Pur nella confusa prospettazione del ricorso, che contiene una commistione di censure della decisione di primo grado e di quella d’appello, non pronunciata ex art. 348 bis c.p.c., e art. 348 ter c.p.c., e che implica anche contestazioni direttamente azionabili con opposizione all’esecuzione ex art. 615 c.p.c., (come eccepito dalla controricorrente), deve ritenersi che la ricorrente si dolga in ricorso del rigetto del motivo di gravame, con il quale si censurava la nullità della sentenza di primo grado per genericità del dispositivo ed assoluta indeterminatezza, difettando tale atto dei requisiti indispensabili per il raggiungimento dello scopo cui è destinato.
Ora, la Corte d’appello ha statuito correttamente sulla base di consolidata giurisprudenza di questo giudice di legittimità.
Anzitutto, come affermato da Cass. S.U. nn. 11066 e 11067 del 2012 (e, poi, da Cass. n. 1027/13 e Cass. n. 24626/14 e Cass. 19641/2015), il titolo esecutivo giudiziale, ai sensi dell’art. 474 c.p.c., comma 2, n. 1, non s’identifica nè si esaurisce nel documento giudiziario in cui è consacrato l’obbligo da eseguire, essendo invece consentita – contrariamente a quanto suppone la gravata pronuncia – l’interpretazione extratestuale (o c.d. etero – integrazione) del provvedimento in base agli elementi ritualmente acquisiti nel processo in cui esso s’è formato.

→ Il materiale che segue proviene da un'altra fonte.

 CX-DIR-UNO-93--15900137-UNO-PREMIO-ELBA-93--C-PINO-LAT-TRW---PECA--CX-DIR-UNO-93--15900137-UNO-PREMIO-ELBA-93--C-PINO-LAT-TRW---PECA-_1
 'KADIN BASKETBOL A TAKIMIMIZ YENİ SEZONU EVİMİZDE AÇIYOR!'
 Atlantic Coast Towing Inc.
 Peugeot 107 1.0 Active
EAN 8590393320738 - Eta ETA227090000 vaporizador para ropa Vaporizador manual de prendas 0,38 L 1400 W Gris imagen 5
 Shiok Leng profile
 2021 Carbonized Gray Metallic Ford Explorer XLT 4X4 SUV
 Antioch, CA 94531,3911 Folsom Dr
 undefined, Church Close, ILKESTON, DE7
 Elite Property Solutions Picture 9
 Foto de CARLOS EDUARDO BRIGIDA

Inoltre, va ribadito il principio secondo cui “la portata precettiva di una pronuncia giurisdizionale va individuata, in linea generale, tenendo conto non soltanto delle statuizioni formalmente contenute nel dispositivo, ma anche delle enunciazioni inserite nella motivazione che si risolvano nello accertamento ex professo dell’esistenza o inesistenza di un diritto o di una situazione giuridica oggetto della controversia, talchè la potestas decidendi sul punto controverso debba considerarsi completamente esercitata” (Cass. Sez. 2, Sentenza n. 5796 del 1982; Cass. 10409/2002; Cass. 3336/2007; Cass. 19074/2015; Cass. 5122/2018, in materia di lodo arbitrale).

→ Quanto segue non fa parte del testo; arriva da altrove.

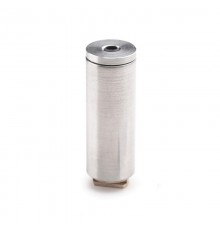 Втулка подвеса PUSH-LIN-ZM в узкий паз  025489  Arlight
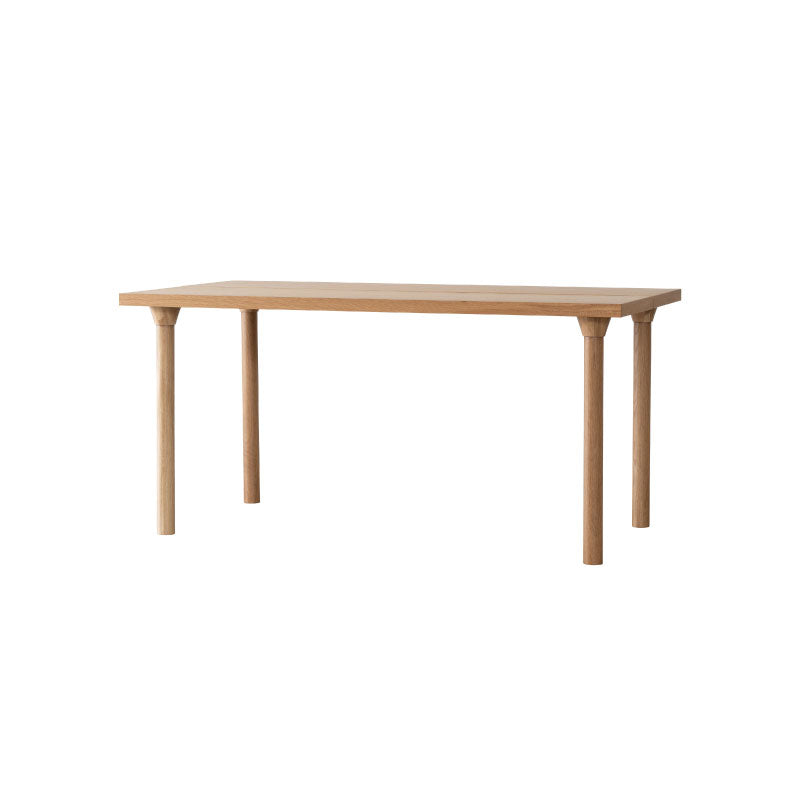 フィーム ダイニングテーブル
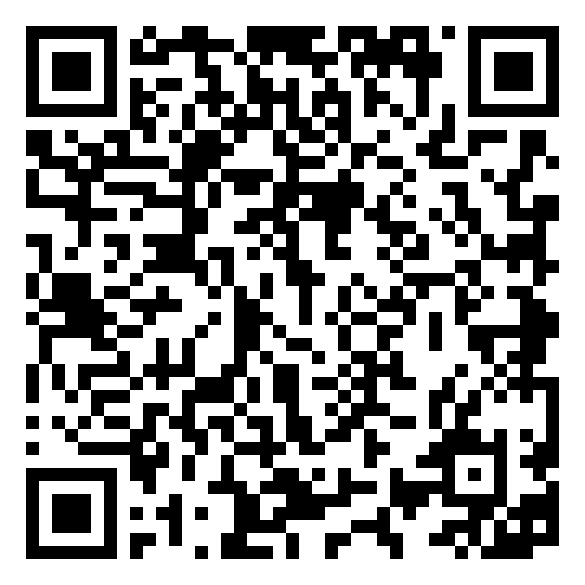 kod QR z danymi kontaktowymi 52903343500000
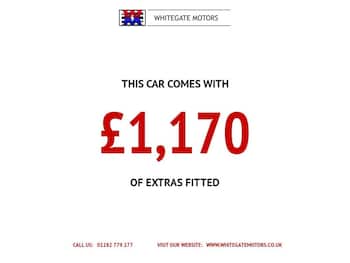 Used MINI Clubman 2011 for sale - 79686659: Photo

Nella specie, il dispositivo è stato ritenuto sufficientemente determinato, dovendosi procedere ad una lettura dello stesso unitamente alla motivazione, risultando pertanto chiariti e specificati, sia i prodotti della Thun tutelati, sia i prodotti della ricorrente ritenuti in contraffazione, che in motivazione erano individuati sulla base della perizia redatta in sede di provvedimento ante causam di descrizione, ex artt. 129 e 130 C.P.I., misura diretta ad acquisire la prova della violazione della privativa industriale.

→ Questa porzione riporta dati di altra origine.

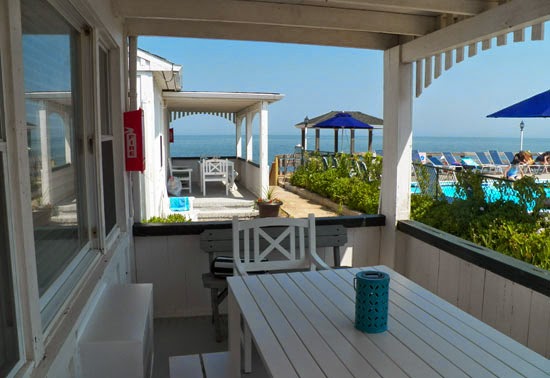 The Montauk Soundview photo 1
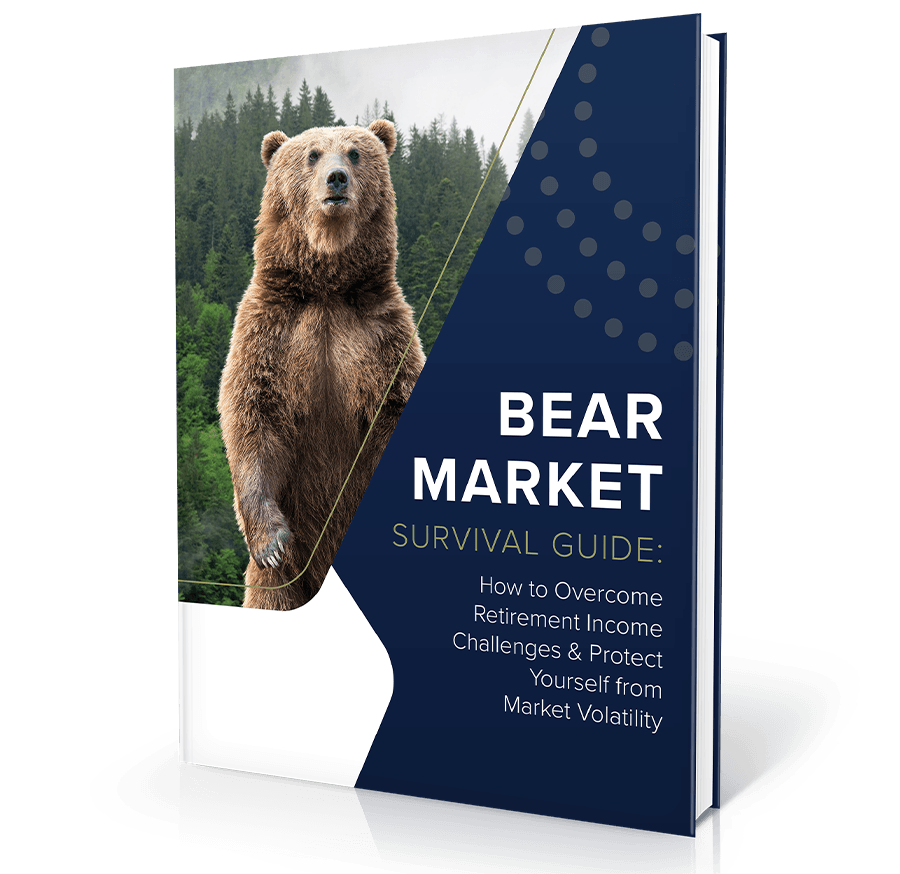 Bear Market Survival Guide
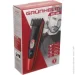     Grunhelm GHC528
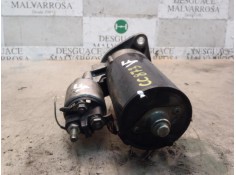 Recambio de motor arranque para bmw serie 3 compact (e46) 316ti referencia OEM IAM 12417505979 7505979 0001108196 2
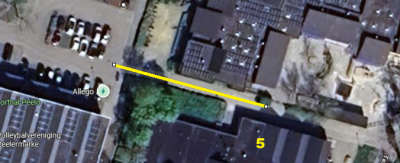 Schermafbeelding 2025-10-06 120901.png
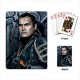 Suicide Squad Slipknot - Playing Cards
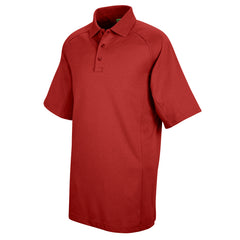 Horace Small Short Sleeve Special Ops Polo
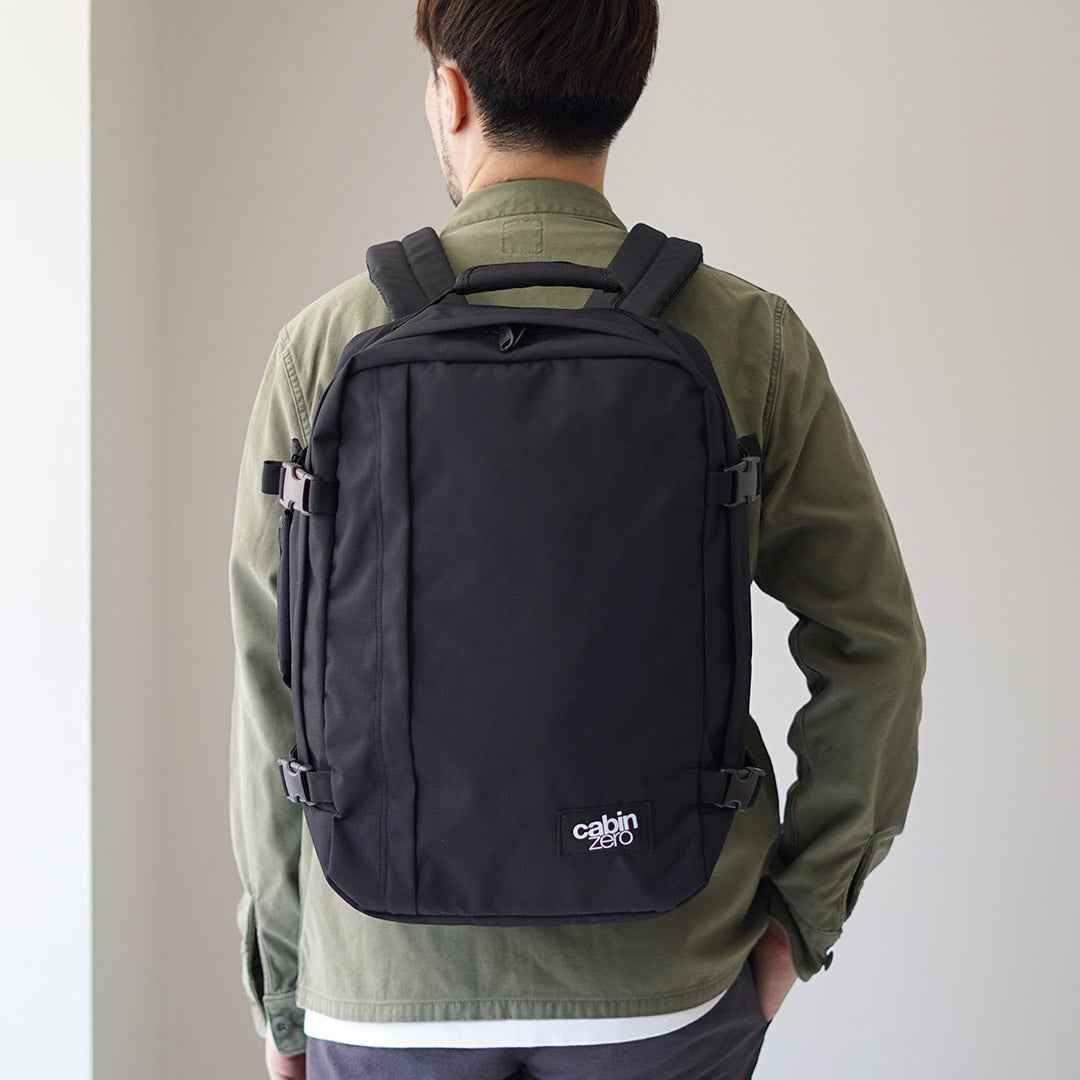 Sac à dos Cabin Zero / Classic 36L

3. Il vizio motivazionale dedotto nel secondo motivo è inammissibile, in quanto non viene lamentato l’omesso esame di fatto decisivo oggetto di discussione tra le parti, alla luce della nuova formulazione dell’art. 360 c.p.c., n. 5, ma un vizio di insufficiente motivazione, non più sindacabile in sede di legittimità.
4. Per tutto quanto sopra esposto, va respinto il ricorso.
Le spese, liquidate come in dispositivo, seguono la soccombenza.
PQM
La Corte respinge il ricorso; condanna la ricorrente al rimborso delle spese processuali del presente giudizio di legittimità, liquidate in complessivi Euro 4.100,00, a titolo di compensi, oltre Euro 100,00 per esborsi, nonchè al rimborso forfetario delle spese generali, nella misura del 15%, ed agli accessori di legge.
Ai sensi del D.P.R. n. 115 del 2002, art. 13, comma 1 quater, dà atto della ricorrenza dei presupposti processuali per il versamento da parte della ricorrente principale dell’importo a titolo di contributo unificato, pari a quello dovuto per il ricorso, ove dovuto, a norma del cit. art. 13, comma 1 bis.
Così deciso in Roma, nella Camera di consiglio, il 19 febbraio 2020.